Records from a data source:
= = = =

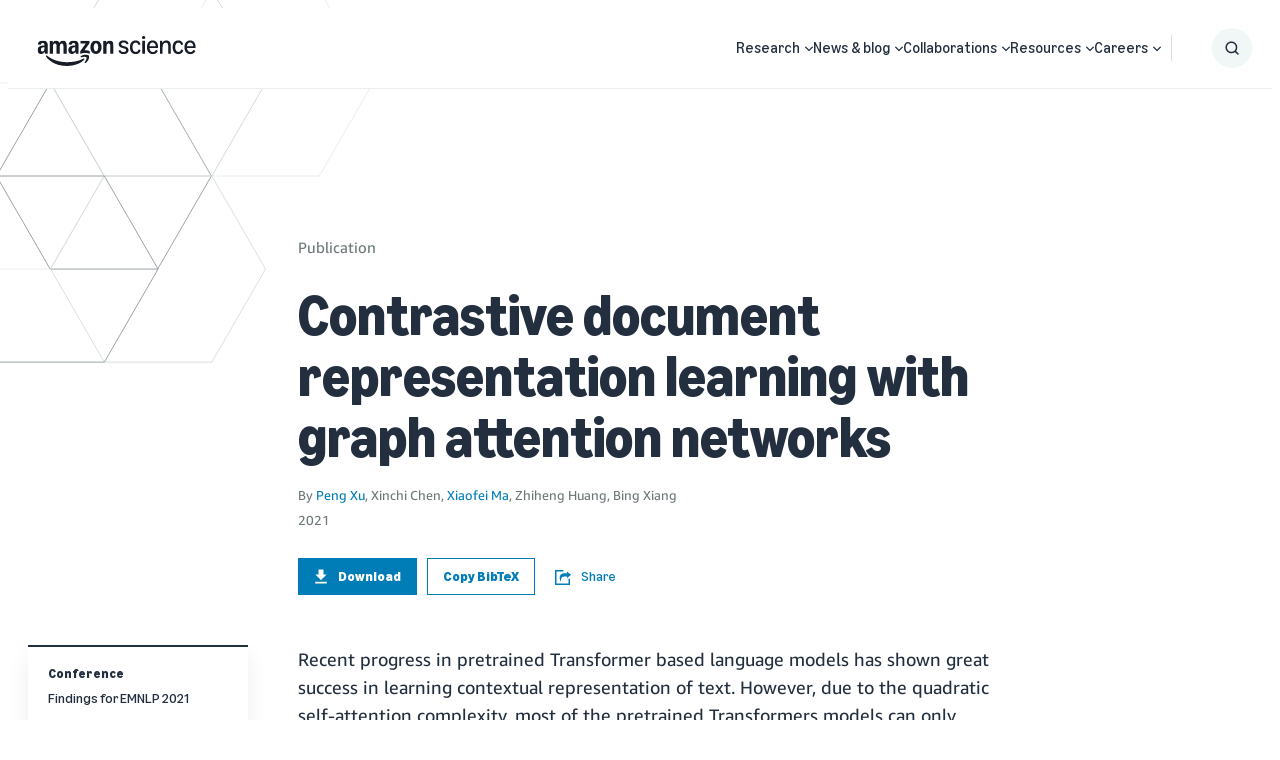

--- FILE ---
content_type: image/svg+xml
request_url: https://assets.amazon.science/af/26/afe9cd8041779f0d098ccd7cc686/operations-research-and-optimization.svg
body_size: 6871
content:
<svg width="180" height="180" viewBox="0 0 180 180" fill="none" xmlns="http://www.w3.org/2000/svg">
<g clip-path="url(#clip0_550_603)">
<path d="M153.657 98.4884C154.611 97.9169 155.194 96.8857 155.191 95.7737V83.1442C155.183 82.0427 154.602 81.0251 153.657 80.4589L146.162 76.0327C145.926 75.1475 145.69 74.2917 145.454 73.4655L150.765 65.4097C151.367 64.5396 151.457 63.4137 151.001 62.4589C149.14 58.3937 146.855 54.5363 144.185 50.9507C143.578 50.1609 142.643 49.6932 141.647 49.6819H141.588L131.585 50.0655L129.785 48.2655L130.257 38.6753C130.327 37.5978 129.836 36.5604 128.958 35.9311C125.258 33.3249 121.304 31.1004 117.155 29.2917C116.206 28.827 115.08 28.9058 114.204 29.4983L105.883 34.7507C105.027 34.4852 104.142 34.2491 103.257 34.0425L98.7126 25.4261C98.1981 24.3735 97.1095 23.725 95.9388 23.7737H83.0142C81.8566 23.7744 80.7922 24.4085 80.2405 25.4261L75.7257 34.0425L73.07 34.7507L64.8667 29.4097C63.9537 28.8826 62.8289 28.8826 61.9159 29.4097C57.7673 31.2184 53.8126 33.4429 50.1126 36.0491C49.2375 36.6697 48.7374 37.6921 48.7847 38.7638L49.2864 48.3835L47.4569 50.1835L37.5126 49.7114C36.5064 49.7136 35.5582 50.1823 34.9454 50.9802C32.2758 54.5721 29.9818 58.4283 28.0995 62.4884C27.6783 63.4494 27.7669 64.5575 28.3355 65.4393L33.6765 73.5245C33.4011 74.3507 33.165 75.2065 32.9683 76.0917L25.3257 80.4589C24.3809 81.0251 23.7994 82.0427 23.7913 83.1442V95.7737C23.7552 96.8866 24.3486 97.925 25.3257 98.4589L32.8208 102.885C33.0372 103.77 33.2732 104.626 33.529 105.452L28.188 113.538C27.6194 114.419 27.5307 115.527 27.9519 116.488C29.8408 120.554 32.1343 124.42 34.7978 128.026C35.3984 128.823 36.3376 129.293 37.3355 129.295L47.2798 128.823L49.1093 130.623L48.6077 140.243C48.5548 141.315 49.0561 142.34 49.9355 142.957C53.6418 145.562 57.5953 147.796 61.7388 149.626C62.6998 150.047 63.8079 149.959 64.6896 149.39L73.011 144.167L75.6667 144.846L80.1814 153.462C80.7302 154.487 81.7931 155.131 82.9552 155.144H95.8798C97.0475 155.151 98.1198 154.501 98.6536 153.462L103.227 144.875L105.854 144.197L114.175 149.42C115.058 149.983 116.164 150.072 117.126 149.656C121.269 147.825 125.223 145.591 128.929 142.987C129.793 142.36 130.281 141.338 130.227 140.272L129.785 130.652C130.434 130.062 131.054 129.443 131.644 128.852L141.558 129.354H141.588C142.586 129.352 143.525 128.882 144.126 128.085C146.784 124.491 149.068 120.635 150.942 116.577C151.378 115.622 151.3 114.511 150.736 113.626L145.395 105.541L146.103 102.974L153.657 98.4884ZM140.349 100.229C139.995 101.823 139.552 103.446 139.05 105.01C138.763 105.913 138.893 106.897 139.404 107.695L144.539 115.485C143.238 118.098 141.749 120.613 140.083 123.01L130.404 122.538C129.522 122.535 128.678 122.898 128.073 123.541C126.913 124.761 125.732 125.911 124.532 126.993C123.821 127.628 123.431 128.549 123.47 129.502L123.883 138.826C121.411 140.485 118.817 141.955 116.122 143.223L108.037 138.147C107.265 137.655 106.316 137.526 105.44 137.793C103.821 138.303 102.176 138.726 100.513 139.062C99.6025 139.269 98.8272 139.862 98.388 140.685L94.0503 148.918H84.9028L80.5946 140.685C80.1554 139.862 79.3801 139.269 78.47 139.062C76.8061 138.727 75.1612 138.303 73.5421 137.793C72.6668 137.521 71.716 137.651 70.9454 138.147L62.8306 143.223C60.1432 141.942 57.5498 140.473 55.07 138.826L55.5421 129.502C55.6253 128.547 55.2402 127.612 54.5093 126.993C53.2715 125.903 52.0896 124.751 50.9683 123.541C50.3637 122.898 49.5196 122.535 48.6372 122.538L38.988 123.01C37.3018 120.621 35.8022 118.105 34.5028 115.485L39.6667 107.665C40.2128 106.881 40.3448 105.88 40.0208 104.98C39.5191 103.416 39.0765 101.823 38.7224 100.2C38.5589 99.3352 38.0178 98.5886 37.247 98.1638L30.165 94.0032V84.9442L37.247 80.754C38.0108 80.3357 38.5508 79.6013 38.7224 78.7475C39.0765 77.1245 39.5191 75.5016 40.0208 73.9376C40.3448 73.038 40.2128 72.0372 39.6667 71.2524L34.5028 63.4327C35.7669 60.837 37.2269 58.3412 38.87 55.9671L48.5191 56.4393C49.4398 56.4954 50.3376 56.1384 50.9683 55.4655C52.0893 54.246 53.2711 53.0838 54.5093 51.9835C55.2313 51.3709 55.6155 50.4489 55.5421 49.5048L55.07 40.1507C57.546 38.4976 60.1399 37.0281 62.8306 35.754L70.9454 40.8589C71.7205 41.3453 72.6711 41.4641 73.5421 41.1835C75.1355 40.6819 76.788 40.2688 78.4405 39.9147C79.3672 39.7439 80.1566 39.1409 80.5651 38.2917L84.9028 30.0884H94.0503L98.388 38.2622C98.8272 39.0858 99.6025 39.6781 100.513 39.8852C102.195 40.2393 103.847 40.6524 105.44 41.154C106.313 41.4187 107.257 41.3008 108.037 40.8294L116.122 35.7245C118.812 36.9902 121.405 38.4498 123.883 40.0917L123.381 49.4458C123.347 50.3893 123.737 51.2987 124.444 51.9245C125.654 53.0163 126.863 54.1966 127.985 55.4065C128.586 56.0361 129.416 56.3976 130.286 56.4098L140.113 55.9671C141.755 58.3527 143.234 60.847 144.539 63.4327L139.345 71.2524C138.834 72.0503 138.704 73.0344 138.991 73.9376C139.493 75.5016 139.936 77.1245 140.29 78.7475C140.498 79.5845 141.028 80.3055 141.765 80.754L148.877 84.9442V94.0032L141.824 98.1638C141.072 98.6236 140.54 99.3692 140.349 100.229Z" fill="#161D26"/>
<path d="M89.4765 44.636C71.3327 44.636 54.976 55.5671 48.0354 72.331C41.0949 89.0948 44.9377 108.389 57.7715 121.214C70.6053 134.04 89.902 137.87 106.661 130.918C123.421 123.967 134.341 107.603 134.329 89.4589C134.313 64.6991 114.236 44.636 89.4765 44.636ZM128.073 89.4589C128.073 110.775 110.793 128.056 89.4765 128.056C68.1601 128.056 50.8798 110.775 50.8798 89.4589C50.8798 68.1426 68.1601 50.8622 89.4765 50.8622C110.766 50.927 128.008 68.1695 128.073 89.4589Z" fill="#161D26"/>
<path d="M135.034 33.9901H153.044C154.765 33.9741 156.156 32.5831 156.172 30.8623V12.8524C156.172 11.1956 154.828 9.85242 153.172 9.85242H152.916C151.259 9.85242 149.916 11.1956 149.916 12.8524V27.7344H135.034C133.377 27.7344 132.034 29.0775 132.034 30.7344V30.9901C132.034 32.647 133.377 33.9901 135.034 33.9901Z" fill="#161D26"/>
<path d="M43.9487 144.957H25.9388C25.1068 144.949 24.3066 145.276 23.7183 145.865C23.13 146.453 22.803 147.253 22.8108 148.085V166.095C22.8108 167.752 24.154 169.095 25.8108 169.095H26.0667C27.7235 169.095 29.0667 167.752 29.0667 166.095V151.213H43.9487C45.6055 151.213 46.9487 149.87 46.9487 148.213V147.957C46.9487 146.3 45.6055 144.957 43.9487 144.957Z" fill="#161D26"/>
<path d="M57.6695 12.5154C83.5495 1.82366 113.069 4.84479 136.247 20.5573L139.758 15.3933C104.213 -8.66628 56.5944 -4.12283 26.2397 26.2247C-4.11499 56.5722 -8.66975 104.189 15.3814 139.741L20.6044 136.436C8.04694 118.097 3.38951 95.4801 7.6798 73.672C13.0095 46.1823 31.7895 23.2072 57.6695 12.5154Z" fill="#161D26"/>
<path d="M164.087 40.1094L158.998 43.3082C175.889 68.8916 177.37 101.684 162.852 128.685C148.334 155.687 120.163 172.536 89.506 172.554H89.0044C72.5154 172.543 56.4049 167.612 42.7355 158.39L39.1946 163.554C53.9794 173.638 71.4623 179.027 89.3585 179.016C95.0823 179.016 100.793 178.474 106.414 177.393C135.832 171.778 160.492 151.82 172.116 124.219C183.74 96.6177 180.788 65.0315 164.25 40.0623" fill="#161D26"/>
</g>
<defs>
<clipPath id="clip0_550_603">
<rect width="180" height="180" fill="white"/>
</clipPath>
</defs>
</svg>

= = = =

Among the lines above, find those holding "width" and copy each one.

<svg width="180" height="180" viewBox="0 0 180 180" fill="none" xmlns="http://www.w3.org/2000/svg">
<rect width="180" height="180" fill="white"/>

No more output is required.